What the software was supposed to do – automate a repetitive process using a combination of API calls and the like – ended up being something it was not at all good at. Queue it up to do that once, find that it shuts down, you need to restart.
Our email to the company: Help, please.
Their response: Try again, it works fine for us.
2. Product still breaks, proves ineffective.
Still has us puzzled, as we’ve tried all the recommended tweaks. Manual is not much help – in fact, the manual looks like it was written for a different process altogether.
Our email: We’d like a refund, please.
Their response: Well, we’ve had to change the product entirely. Please try the new version. Download here.
3. New Product is for something entirely different.
Imagine you order a mobile phone. After learning that the mobile phone doesn’t work, you send it back to the company and ask for a new phone. In return, they send you an extension cord.
That’s the best analogy. This thing is not gonna work for us, not what we ordered, and really would be a waste of our time here at HQ.
Our email: Please for the love of Mike give us a refund.
Their response: Hold on, we’re going to give you complimentary “coaching” that only “members” pay for.
4. The complimentary “coaching”? Send us an email. No more than one email per day. We’ll respond as soon as we can.
I “get” coaching. I think it’s a really valuable exercise. I have interviewed people who could potentially be coaches to the team here at Area 224, and to me personally. BUT, in all honesty…I’m not interested in coaching around a product that has changed drastically since I purchased it.

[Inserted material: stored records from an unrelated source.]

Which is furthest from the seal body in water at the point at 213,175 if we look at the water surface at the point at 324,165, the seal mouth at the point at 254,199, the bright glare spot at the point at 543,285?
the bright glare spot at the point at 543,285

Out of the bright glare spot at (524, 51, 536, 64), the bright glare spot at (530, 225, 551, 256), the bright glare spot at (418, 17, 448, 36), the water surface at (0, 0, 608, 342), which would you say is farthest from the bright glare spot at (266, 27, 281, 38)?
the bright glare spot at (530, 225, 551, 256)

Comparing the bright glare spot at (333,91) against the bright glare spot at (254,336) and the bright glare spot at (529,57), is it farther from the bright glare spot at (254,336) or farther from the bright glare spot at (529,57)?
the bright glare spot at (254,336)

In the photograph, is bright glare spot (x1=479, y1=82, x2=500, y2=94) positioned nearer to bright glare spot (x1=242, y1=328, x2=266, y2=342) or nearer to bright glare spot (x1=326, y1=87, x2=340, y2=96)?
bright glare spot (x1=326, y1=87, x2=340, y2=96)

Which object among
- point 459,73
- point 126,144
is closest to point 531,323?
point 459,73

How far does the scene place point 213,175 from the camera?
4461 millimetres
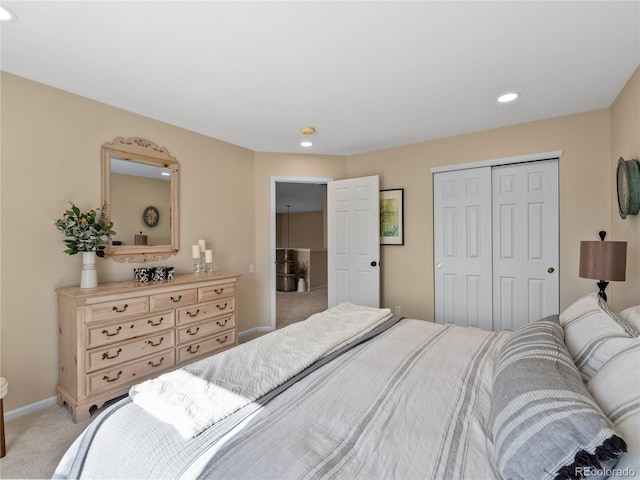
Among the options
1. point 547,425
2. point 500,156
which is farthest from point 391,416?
point 500,156

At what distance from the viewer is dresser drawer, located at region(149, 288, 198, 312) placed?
2519mm

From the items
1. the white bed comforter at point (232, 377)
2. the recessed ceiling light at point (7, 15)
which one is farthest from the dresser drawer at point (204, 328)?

Our email: We’re done here. Please send us a refund.
Their response: ?
We’re giving them one last benefit of the doubt, and we’ll post the update once we get it. BUT…

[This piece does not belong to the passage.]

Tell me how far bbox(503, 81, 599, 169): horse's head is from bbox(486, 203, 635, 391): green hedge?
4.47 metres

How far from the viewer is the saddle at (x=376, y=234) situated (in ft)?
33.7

We talked earlier this week about The Free Line. In this case, even if this were a “Free” product, there is no value exchange. Brand, Product, Value, Experience – all of that is absolutely horrible.
If you’re in the business of selling stuff, or giving away free stuff, or whatever your business is: are you focusing so much on the “upsell” that you forget to add value?
Maybe – FREE or $39 – the focus needs to be on making it insanely valuable – so that the “upsell” is easy.